-
-
Notifications
You must be signed in to change notification settings - Fork 260
Closed
dask/dask
#7391Description
What happened:
Exception raised: IndexError("Too many indices for array") as a direct result of following the steps from the K-Means|| example.
What you expected to happen:
The K-Means algorithm to successfully complete the fitting stage.
Minimal Complete Verifiable Example:
Reproducible via following the steps from the K-Means|| example.
import dask_ml.datasets
import dask_ml.cluster
X, y = dask_ml.datasets.make_blobs(n_samples=10000000,
chunks=1000000,
random_state=0,
centers=3)
X = X.persist()
km = dask_ml.cluster.KMeans(n_clusters=3, init_max_iter=2, oversampling_factor=10)
km.fit(X)Anything else we need to know?:
Traceback:
In []: km.fit(X)
---------------------------------------------------------------------------
IndexError Traceback (most recent call last)
<ipython-input-4-e41873a7fbf2> in <module>
----> 1 km.fit(X)
~/anaconda3/lib/python3.8/site-packages/dask_ml/cluster/k_means.py in fit(self, X, y)

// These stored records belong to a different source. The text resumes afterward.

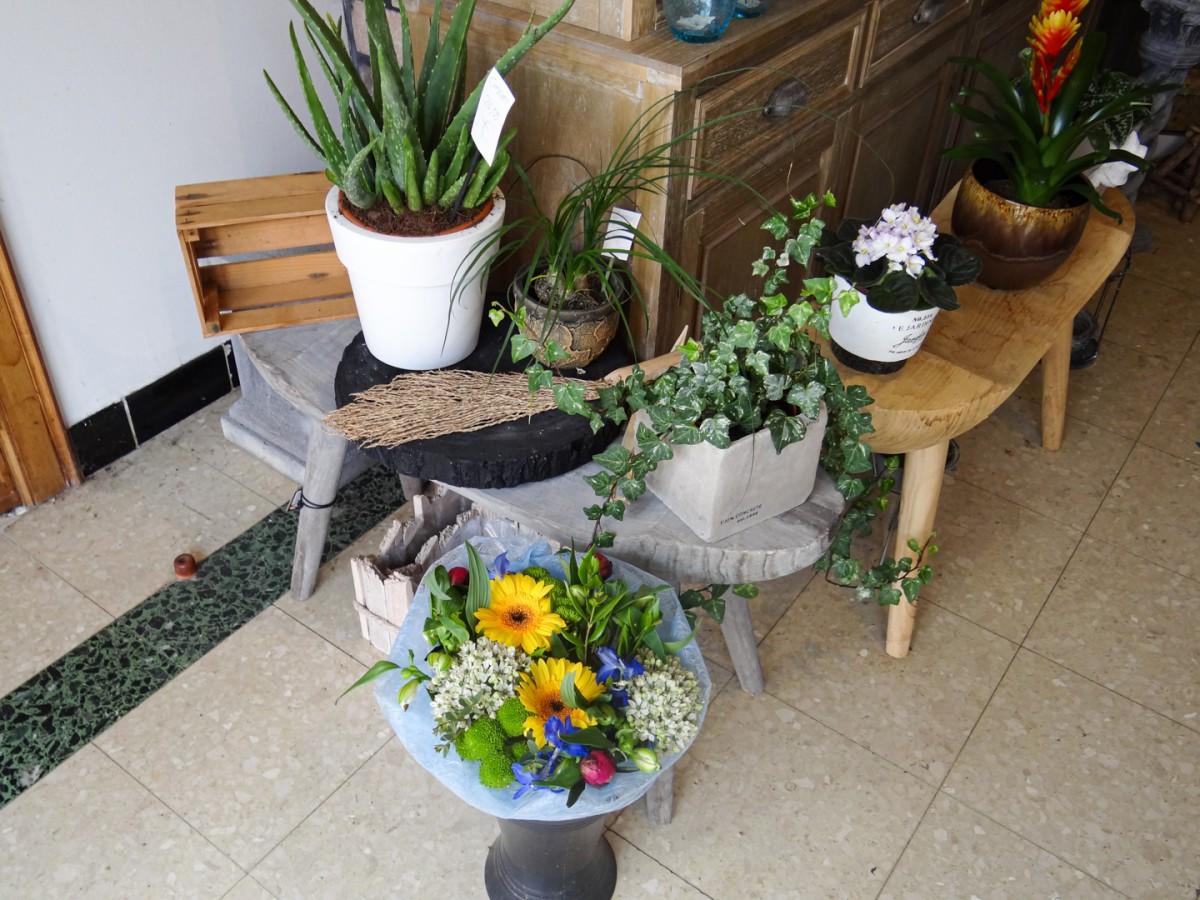 Snijbloemen en planten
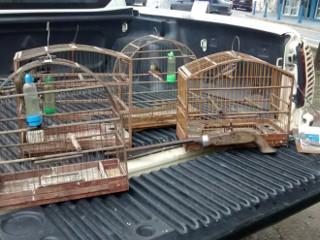 Aves e arma são apreendidas pela Polícia Ambiental em Suzano, SP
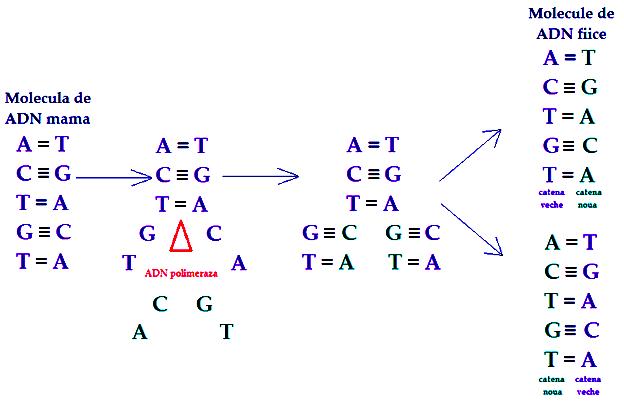 ADN-polimeraza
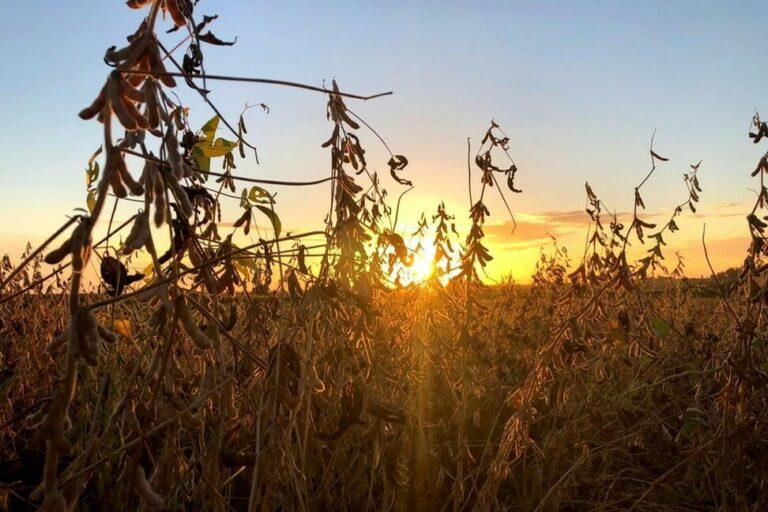 Produtividade de soja é favorecida pelo clima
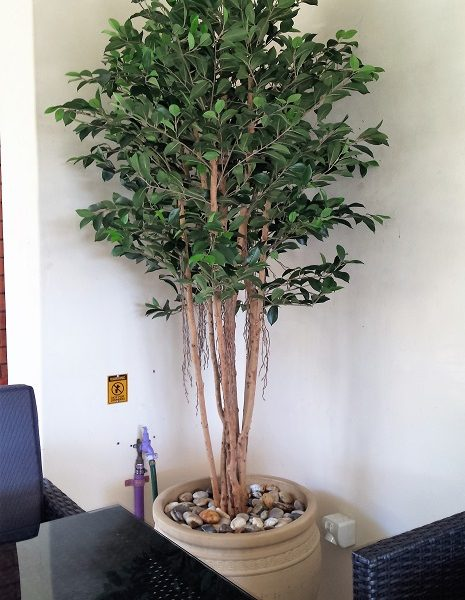 Ficus Retusa Tree 1.8mt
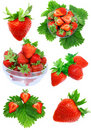 Collection of strawberries on white. Isolated Royalty Free Stock Photography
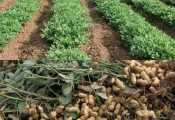 Groundnut farming in Nigeria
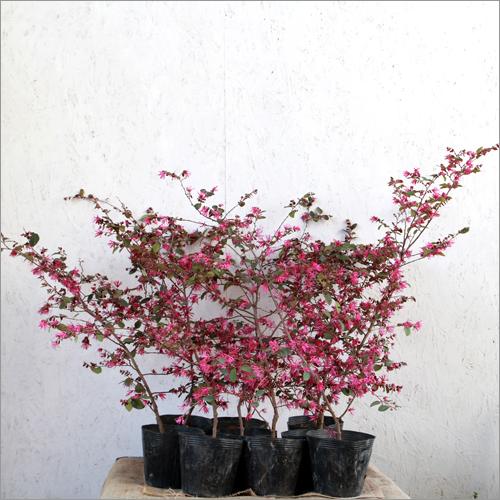 ベニバナトキワマンサク赤葉H0.5~0.6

194 def fit(self, X, y=None):
195 X = self._check_array(X)
--> 196 labels, centroids, inertia, n_iter = k_means(
197 X,
198 self.n_clusters,
~/anaconda3/lib/python3.8/site-packages/dask_ml/cluster/k_means.py in k_means(X, n_clusters, init, precompute_distances, n_init, max_iter, verbose, tol, random_state, copy_x, n_jobs, algorithm, return_n_iter, oversampling_factor, init_max_iter)
266 * n_jobs=-1
267 """
--> 268 labels, inertia, centers, n_iter = _kmeans_single_lloyd(
269 X,
270 n_clusters,
~/anaconda3/lib/python3.8/site-packages/dask_ml/cluster/k_means.py in _kmeans_single_lloyd(X, n_clusters, max_iter, init, verbose, x_squared_norms, random_state, tol, precompute_distances, oversampling_factor, init_max_iter)
569 # Require at least one per bucket, to avoid division by 0.
570 counts = da.maximum(counts, 1)
--> 571 new_centers = new_centers / counts[:, None]
572 (new_centers,) = compute(new_centers)
573
~/anaconda3/lib/python3.8/site-packages/dask/array/core.py in __getitem__(self, index)
1694 )
1695
-> 1696 index2 = normalize_index(index, self.shape)
1697 dependencies = {self.name}
1698 for i in index2:
~/anaconda3/lib/python3.8/site-packages/dask/array/slicing.py in normalize_index(idx, shape)
895 idx = idx + (slice(None),) * (len(shape) - n_sliced_dims)
896 if len([i for i in idx if i is not None]) > len(shape):
--> 897 raise IndexError("Too many indices for array")
898
899 none_shape = []
IndexError: Too many indices for arrayInspection of values via ipdb:
In []: km.fit(X)
> /root/anaconda3/lib/python3.8/site-packages/dask/array/slicing.py(898)normalize_index()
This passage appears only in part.